◆ PROVIDED PASSAGE ◆
--- START ---

DNA minor groove induced dimerization of heterocyclic cations: compound structure, binding affinity, and specificity for a TTAA site

Abstract

With the increasing number and variations of genome sequences available, control of gene expression with synthetic, cell-permeable molecules is within reach. The variety of sequence-specific binding agents is, however, still quite limited. Many minor groove binding agents selectivity recognize AT over GC sequences but have less ability to distinguish among different AT sequences. The goal with this article is to develop compounds that can bind selectively to different AT sequences. A number of studies indicate that AATT and TTAA sequences have significantly different physical and interaction properties and different requirements for minor groove recognition. Although it has been difficult to get minor groove binding at TTAA, DB293, a phenyl-furan-benzimidazole diamidine, was found to bind as a strong, cooperative dimer at TTAA but with no selectivity over AATT. In order to improve selectivity, we made modifications to each unit of DB293. Binding affinities and stoichiometries obtained from biosensor-surface plasmon resonance experiments show that DB1003, a furan-furan-benzimidazole diamidine, binds strongly to TTAA as a dimer and has selectivity (K(TTAA)/K(AATT)=6). CD and DNase I footprinting studies confirmed the preference of this compound for TTAA. In summary, (i) a favorable stacking surface provided by the pi system, (ii) H-bond donors to interact with TA base pairs at the floor of the groove provided by a benzimidazole (or indole) -NH and amidines, and (iii) appropriate curvature of the dimer complex to match the curvature of the minor groove play important roles in differentiating the TTAA and AATT minor grooves.

--- END ---

◆ RECORD EXCERPTS ◆
--- START ---

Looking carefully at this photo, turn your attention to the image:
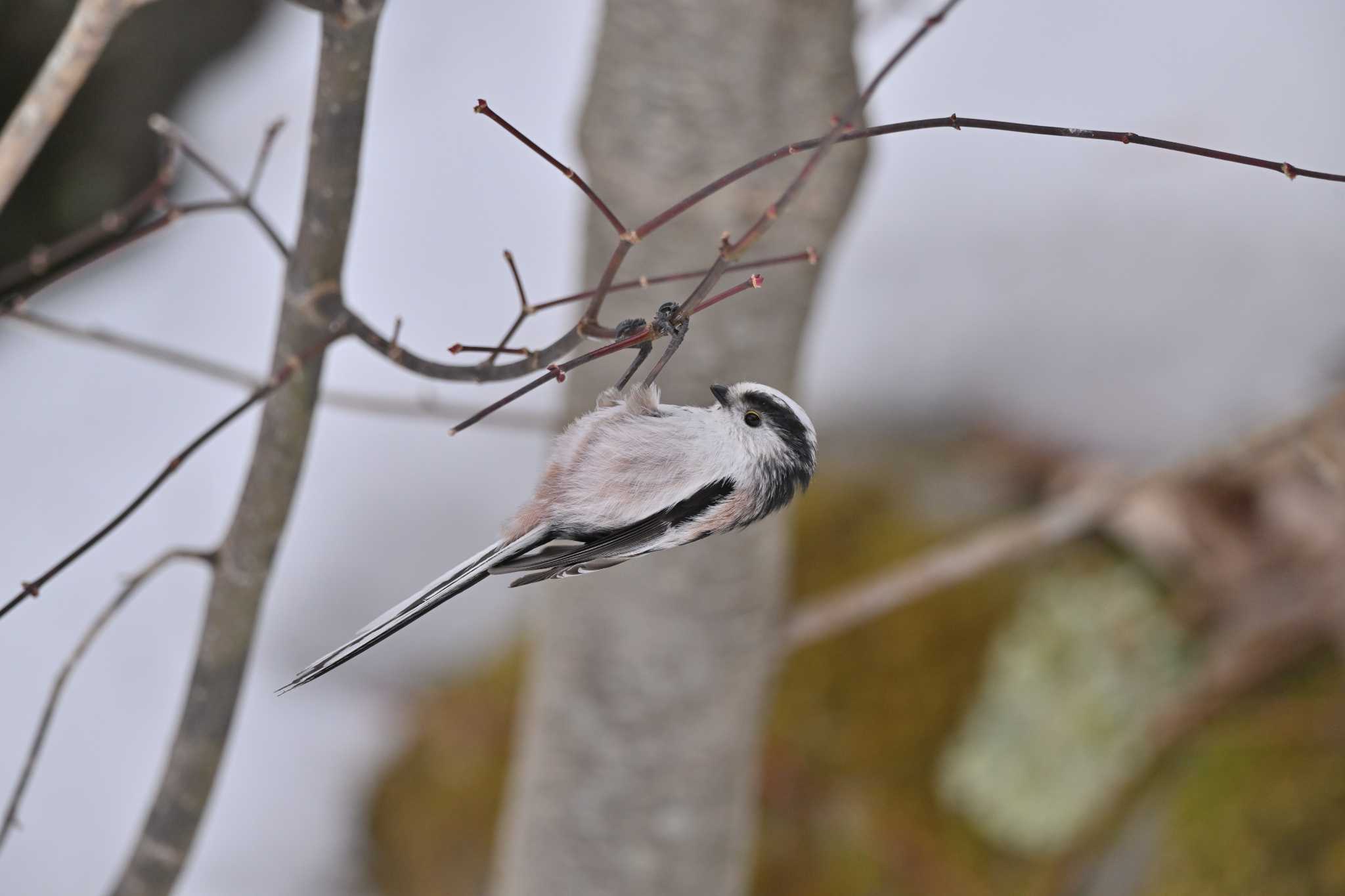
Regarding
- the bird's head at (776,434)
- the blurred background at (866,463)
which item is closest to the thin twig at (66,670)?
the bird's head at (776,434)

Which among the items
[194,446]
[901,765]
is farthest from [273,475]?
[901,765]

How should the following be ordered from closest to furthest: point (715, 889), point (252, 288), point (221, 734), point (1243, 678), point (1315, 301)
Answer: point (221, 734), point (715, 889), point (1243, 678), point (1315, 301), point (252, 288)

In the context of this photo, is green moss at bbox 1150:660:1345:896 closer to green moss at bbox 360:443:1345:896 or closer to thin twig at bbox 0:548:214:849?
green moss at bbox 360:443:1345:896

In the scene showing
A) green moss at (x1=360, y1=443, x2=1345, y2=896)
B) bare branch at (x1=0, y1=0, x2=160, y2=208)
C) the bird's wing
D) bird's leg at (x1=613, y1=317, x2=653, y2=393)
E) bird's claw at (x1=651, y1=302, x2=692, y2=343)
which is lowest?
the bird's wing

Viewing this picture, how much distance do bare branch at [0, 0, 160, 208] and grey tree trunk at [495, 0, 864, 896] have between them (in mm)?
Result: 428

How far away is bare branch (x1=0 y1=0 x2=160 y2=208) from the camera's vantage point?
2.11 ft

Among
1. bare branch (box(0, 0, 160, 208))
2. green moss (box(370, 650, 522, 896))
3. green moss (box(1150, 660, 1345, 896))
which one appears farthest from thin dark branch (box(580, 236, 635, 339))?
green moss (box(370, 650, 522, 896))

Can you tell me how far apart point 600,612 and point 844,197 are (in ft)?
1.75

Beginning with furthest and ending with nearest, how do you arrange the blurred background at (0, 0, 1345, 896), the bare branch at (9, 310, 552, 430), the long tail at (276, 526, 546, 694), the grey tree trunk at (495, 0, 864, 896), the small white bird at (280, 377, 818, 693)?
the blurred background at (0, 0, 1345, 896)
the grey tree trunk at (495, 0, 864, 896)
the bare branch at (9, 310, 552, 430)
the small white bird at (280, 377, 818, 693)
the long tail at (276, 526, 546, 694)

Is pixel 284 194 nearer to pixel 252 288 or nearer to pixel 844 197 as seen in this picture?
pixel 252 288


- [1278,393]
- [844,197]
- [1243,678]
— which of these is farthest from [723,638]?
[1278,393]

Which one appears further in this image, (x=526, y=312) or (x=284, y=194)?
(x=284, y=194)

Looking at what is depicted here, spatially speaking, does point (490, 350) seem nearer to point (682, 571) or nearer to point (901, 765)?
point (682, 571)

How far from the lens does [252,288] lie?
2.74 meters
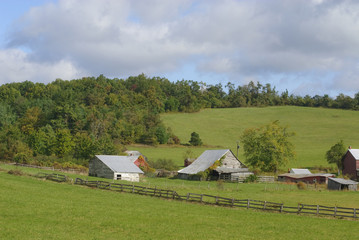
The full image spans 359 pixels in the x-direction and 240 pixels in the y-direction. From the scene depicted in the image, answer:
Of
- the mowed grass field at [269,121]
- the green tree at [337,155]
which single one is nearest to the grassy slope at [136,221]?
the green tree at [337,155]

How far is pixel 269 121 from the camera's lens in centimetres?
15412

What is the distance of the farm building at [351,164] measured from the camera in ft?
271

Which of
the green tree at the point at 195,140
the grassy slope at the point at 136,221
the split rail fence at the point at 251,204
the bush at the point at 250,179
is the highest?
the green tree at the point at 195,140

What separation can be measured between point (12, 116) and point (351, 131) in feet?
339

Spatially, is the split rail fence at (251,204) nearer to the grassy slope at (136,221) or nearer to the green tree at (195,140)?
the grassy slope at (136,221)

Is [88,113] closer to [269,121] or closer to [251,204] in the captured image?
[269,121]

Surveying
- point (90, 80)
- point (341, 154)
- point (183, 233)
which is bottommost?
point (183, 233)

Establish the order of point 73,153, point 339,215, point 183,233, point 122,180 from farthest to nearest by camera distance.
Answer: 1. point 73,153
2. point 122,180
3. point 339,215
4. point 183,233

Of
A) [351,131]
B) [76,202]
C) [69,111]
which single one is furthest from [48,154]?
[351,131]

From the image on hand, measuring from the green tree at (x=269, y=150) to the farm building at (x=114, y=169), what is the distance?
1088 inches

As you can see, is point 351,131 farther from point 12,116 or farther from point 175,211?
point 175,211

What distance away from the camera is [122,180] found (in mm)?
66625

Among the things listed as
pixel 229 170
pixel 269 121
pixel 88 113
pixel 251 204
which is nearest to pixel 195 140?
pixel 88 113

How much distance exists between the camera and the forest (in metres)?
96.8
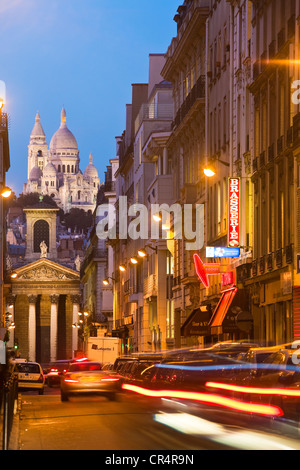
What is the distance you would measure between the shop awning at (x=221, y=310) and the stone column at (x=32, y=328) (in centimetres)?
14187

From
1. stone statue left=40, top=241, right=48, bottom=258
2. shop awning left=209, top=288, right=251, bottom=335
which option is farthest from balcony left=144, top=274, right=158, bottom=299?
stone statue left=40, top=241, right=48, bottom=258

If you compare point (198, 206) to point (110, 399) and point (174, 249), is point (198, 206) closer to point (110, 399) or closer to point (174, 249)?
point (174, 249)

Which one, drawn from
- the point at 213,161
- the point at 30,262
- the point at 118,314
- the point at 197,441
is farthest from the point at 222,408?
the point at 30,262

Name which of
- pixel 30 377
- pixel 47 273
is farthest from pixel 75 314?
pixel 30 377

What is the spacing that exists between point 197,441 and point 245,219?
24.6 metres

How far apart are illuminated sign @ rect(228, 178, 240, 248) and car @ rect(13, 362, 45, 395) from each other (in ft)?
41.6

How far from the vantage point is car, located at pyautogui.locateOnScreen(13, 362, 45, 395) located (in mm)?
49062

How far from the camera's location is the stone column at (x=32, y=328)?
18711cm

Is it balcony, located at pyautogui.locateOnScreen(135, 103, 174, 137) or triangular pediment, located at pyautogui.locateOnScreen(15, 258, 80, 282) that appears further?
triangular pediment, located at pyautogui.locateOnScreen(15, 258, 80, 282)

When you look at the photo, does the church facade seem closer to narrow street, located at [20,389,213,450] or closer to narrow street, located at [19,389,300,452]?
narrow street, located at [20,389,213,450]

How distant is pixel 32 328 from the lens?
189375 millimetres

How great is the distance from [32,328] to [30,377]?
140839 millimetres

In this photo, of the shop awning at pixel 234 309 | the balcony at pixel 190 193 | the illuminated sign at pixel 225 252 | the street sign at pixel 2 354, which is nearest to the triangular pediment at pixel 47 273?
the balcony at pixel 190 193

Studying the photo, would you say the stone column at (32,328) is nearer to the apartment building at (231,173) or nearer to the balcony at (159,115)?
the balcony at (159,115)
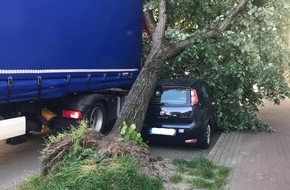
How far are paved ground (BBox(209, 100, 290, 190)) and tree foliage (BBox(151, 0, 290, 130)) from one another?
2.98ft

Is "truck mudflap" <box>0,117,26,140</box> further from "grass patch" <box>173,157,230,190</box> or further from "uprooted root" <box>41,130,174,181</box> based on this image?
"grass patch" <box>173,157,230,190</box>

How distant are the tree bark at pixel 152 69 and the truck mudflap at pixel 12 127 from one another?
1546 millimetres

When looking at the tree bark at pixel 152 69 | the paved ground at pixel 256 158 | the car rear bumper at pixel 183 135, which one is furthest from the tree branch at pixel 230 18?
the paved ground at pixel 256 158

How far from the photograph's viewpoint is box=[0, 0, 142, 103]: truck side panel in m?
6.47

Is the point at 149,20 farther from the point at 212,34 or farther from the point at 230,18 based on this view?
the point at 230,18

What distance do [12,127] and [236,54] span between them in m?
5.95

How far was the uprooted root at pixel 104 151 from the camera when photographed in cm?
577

--- END ---

◆ PROBLEM TO WORK ON ◆
Reproduce the full text above on heterocyclic cations that dimerize in the DNA minor groove at a TTAA site, word for word and from title to final sentence.

◆ SOLUTION TO THIS TASK ◆
DNA minor groove induced dimerization of heterocyclic cations: compound structure, binding affinity, and specificity for a TTAA site

Abstract

With the increasing number and variations of genome sequences available, control of gene expression with synthetic, cell-permeable molecules is within reach. The variety of sequence-specific binding agents is, however, still quite limited. Many minor groove binding agents selectivity recognize AT over GC sequences but have less ability to distinguish among different AT sequences. The goal with this article is to develop compounds that can bind selectively to different AT sequences. A number of studies indicate that AATT and TTAA sequences have significantly different physical and interaction properties and different requirements for minor groove recognition. Although it has been difficult to get minor groove binding at TTAA, DB293, a phenyl-furan-benzimidazole diamidine, was found to bind as a strong, cooperative dimer at TTAA but with no selectivity over AATT. In order to improve selectivity, we made modifications to each unit of DB293. Binding affinities and stoichiometries obtained from biosensor-surface plasmon resonance experiments show that DB1003, a furan-furan-benzimidazole diamidine, binds strongly to TTAA as a dimer and has selectivity (K(TTAA)/K(AATT)=6). CD and DNase I footprinting studies confirmed the preference of this compound for TTAA. In summary, (i) a favorable stacking surface provided by the pi system, (ii) H-bond donors to interact with TA base pairs at the floor of the groove provided by a benzimidazole (or indole) -NH and amidines, and (iii) appropriate curvature of the dimer complex to match the curvature of the minor groove play important roles in differentiating the TTAA and AATT minor grooves.